Editor's note

For our January 2021 edition our regular authors were briefed to consider the subject of parasitism, mutualism and/or symbiosis in the context of their species and they have presented us with some surprising information.

Steve Woodhall explains why some butterflies are predators and not as meek as we like to think! Nicky Forbes highlights the belligerent approach of some bird species and as usual Pat McKrill presents us with some interesting perspectives on the subject as it relates to reptiles.

Dr Marlies Craig takes a different look at a simple strategy used by insects to cope with challenges to their existence – multiplication! Nick Evans in his species-specific series writes on Water Monitors and demystifies some of the perceptions but also shares some sad news on how these beautiful animals are ill-treated.

Our colleagues at BotSoc kindly permitted us to use a relevant article on parasitism originally published in PlantLife in 1997. The science has not changed, and David Johnson’s analysis accompanied by some great photographs by Graham Grieve make for compelling reading.

In the current climate we cannot escape from the broad impacts of the Covid-19 pandemic and Arend Hoogervost as always questions our personal commitments to the environment in his Opinion Column in which he asks us about our acceptance or not of “the New Normality”.

Robin Lamplough as always looks at the historical aspects on our area and thanks to historian Adrian Rowe we have found two great aerial photographs that show what our area looked like going back to 1937 and 1950. When we talk about transformation of land habitat (and in particular our grasslands) we tend to think “it’s happening somewhere else”. The photographs in the article bring home the fact that we all need to accept some responsibility for the loss of vegetation and wildlife habitat.

We are privileged to have some exceptional guest writers in this issue.
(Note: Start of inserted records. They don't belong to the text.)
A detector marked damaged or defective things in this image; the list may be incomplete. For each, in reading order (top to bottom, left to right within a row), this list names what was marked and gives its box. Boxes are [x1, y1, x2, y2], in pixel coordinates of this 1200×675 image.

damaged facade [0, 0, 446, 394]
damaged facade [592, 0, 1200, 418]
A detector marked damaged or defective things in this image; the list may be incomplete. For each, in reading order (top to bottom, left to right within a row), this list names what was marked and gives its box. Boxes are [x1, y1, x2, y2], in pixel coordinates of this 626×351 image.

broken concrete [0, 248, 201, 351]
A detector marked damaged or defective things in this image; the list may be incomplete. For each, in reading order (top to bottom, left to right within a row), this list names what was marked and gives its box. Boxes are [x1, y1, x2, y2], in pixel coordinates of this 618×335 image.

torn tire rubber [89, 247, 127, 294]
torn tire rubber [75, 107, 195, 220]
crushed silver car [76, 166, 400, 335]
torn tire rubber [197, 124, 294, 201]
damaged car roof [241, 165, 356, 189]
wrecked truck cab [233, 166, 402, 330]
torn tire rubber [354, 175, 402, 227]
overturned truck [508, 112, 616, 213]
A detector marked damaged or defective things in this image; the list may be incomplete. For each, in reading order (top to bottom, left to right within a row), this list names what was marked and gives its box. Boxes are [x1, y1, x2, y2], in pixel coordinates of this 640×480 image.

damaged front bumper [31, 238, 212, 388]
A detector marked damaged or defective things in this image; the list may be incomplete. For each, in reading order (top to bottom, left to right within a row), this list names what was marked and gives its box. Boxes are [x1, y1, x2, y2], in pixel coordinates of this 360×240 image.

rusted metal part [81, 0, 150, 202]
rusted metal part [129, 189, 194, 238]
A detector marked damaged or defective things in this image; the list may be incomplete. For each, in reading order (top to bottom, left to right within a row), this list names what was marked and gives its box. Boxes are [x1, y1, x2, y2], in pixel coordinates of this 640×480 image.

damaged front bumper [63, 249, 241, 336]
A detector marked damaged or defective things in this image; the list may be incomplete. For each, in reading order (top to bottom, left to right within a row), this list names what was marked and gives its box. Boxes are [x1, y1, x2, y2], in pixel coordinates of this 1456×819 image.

Kloof Conservancy has a long-standing constructive relationship with the Environmental Planning and Climate Protection Department at eThekwini Municipality and we are thrilled to bring you an article by environmentalist Jo Douwes who gives us an insiders and personal perspective on some of the resilience challenges facing the city. In tune with Jo’s theme we also bring you an article by Luci Coelho from Hillcrest Conservancy who has been the Project Manager for the Aller River Project in its last 3 phases. Luci sums up what the project set out to do and some of the results. Sadly this project is currently shut-down due to shortage of funds.

We are pleased to include in this edition an article by Charles Botha on the problems associated with using poisons in our gardens and the misconception that some “friendly poisons” may be ok to use. As Charles points out there “Even the “friendliest” of remedies will harm the small predators”.

Our Eco-Impi interview in this edition is with well-known environmentalist and author of the revised Pooley’s Trees of Eastern South Africa, Richard Boon. Richard is now based in Melbourne where he will no doubt be applying his considerable skills to help protect the biodiversity of Australia, but the article focusses very much on the significant contribution he made in our backyard!

As a bonus we are offering a copy of Richard’s highly regarded book to two lucky readers. Just send us an e-mail to info@kloofconservancy.org.za and in the subject line enter the answer the following question:

“Which species of tree is featured on the cover of Pooley’s Trees of Eastern South Africa?”

The competition will run until the 15th March after which we will notify the lucky-draw winners. The competition is kindly sponsored by the Flora and Fauna Publications Trust.

A special thanks to our layout guru, Jo Sobey for the many hours applied in getting this bumper edition ready for publication. Without her dedicated background work this magazine would not exist!

I trust you will enjoy this edition and as always, your feedback will be much appreciated.